Smallest Transit MTU

[root@bofh sabri]# host -t ns verisign.com 192.5.6.30
Using domain server 192.5.6.30:

verisign.com name server bay-w1-inf5.verisign.net

[root@bofh root]# tcpdump -Xn host 192.5.6.30
tcpdump: listening on fxp0
17:37:53.124955 217.69.153.39.55058 > 192.5.6.30.53: 58565+ NS? verisign.com. (30)
0x0000 4500 003a 5f10 0000 4011 e312 d945 9927 E..:_...@....E.'
0x0010 c005 061e d712 0035 0026 8ac9 e4c5 0100 .......5.&......
0x0020 0001 0000 0000 0000 0876 6572 6973 6967 .........verisig
0x0030 6e03 636f 6d00 0002 0001 n.com.....
17:37:53.216656 192.5.6.30.53 > 217.69.153.39.55058: 58565- 3/0/3 NS[|domain] (DF)
0x0000 4500 00ca 0000 4000 3111 1093 c005 061e E.....@.1.......
0x0010 d945 9927 0035 d712 00b6 1b79 e4c5 8100 .E.'.5.....y....
0x0020 0001 0003 0000 0003 0876 6572 6973 6967 .........verisig
0x0030 6e03 636f 6d00 0002 0001 c00c 0002 0001 n.com...........
0x0040 0002 a300 001a 0b62 6179 2d77 312d 696e .......bay-w1-in
0x0050 6635 f5

Here you go. A root-nameserver setting the DF-bit on its replies :slight_smile:

Are there any common examples of the DF bit being set on non-TCP
packets?

[...]

Here you go. A root-nameserver setting the DF-bit on its replies :slight_smile:

This is very bad.

With a 296 byte MTU I don't get answers from (a|b|h|j).root-servers.net, *.gtld-servers.net, tld2.ultradns.net and some lesser-known ccTLD servers.

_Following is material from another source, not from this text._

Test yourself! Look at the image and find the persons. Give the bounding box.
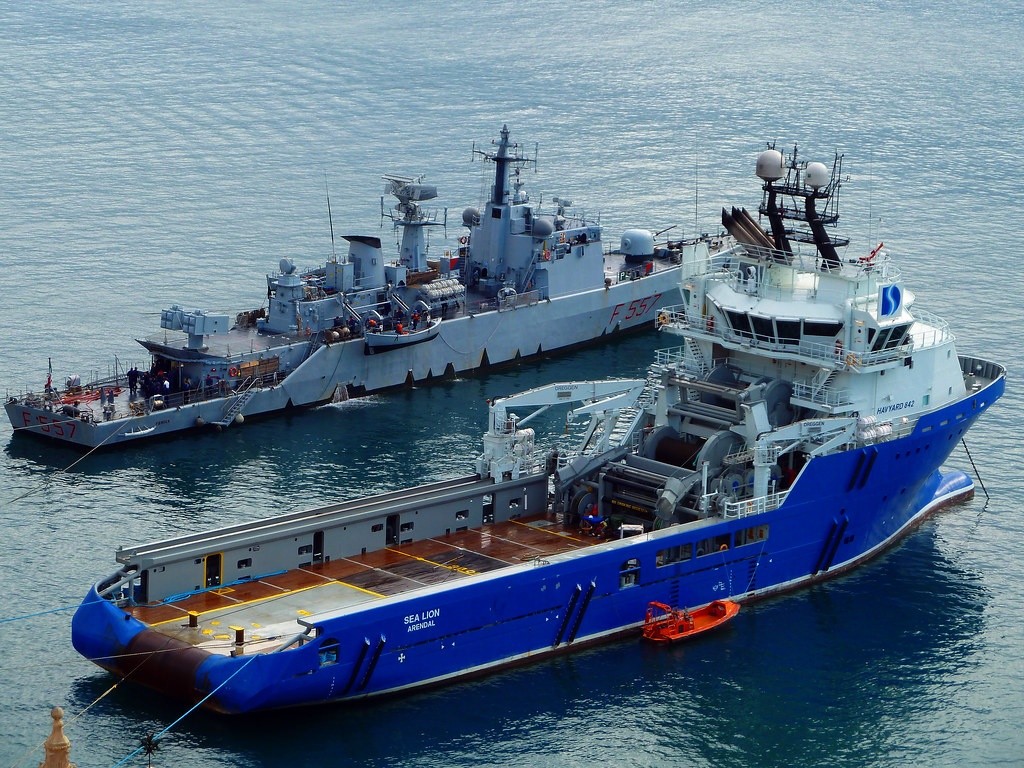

I would have thought this impossible, but seeing is believing...

Fortunately, this problem won't present itself with regular smaller MTUs, the MTU has to be smaller than around 500 bytes. I haven't tested whether these servers also suffer from the "regular" PMTUD problem where the ICMP messages are ignored, but I'm assuming they don't, so doing all of this over TCP should still work.

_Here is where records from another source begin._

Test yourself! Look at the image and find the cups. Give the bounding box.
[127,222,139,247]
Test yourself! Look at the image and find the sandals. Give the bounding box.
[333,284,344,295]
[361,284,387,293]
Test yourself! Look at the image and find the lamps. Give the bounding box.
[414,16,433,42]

In article <A7B004D6-6288-11D9-BA2A-000A95CD987A@muada.com> you write:

Are there any common examples of the DF bit being set on non-TCP
packets?

[...]

Here you go. A root-nameserver setting the DF-bit on its replies :slight_smile:

This is very bad.

With a 296 byte MTU I don't get answers from
(a|b|h|j).root-servers.net, *.gtld-servers.net, tld2.ultradns.net and
some lesser-known ccTLD servers.

I would have thought this impossible, but seeing is believing...

Fortunately, this problem won't present itself with regular smaller
MTUs, the MTU has to be smaller than around 500 bytes. I haven't tested
whether these servers also suffer from the "regular" PMTUD problem
where the ICMP messages are ignored, but I'm assuming they don't, so
doing all of this over TCP should still work.

  Well DNS (not EDNS) is limited to 512 octets so you unless there
  are real links (not ones artificially constrained to demonstrate
  a issue) this should not be a issue in practice. The default link
  mtus for slip/ppp/ethernet are all large enought for a DNS/UDP
  response to get through without needing fragmentation.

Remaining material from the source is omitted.